Manipulation of pH Shift to Enhance the Growth and Antibiotic Activity of Xenorhabdus nematophila

To evaluate the effects of pH control strategy on cell growth and the production of antibiotic (cyclo(2-Me-BABA-Gly)) by Xenorhabdus nematophila and enhance the antibiotic activity. The effects of uncontrolled- (different initial pH) and controlled-pH (different constant pH and pH-shift) operations on cell growth and antibiotic activity of X. nematophila YL00I were examined. Experiments showed that the optimal initial pH for cell growth and antibiotic production of X. nematophila YL001 occurred at 7.0. Under different constant pH, a pH level of 7.5 was found to be optimal for biomass and antibiotic activity at 23.71 g/L and 100.0 U/mL, respectively.
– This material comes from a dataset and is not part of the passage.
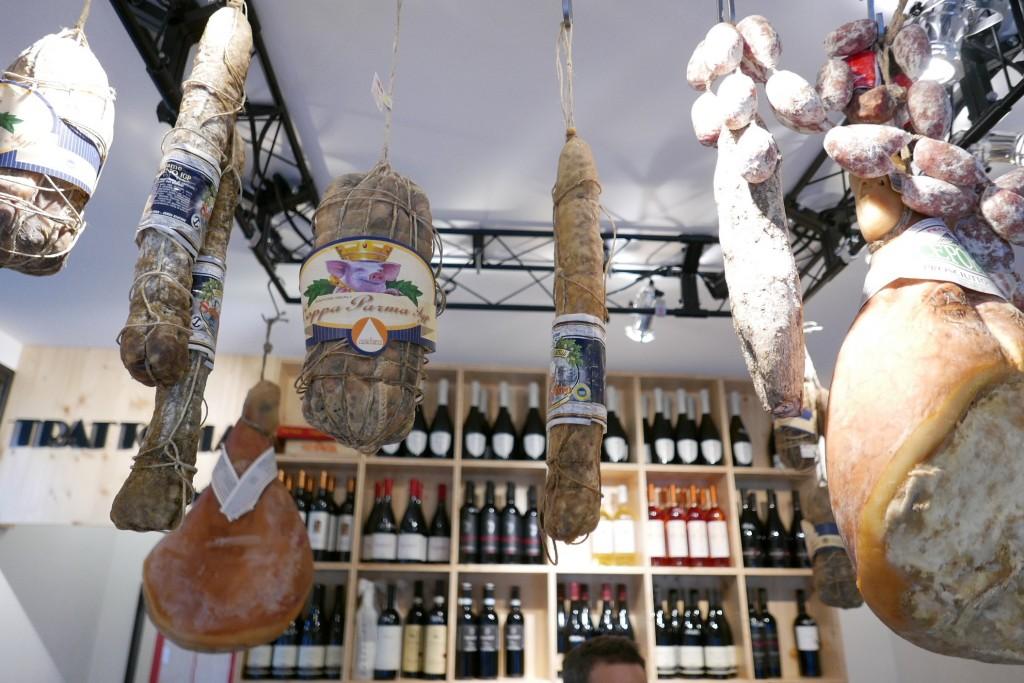 Charcuteries et vins © GP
Based on the kinetic information relating to the different constant pH effects on the fermentation of X. nematophila YL001, a two-stage pH control strategy in which pH 6.5 was maintained for the first 24 h, and then switched to 7.5 after 24 h, was established to improve biomass production and antibiotic activity. By applying this pH-shift strategy, the maximal antibiotic activity and productivity were significantly improved and reaching 185.0 U/mL and 4.41 U/mL/h, respectively, compared to values obtained from constant pH operation (100.0 U/mL and 1.39 U/mL/h)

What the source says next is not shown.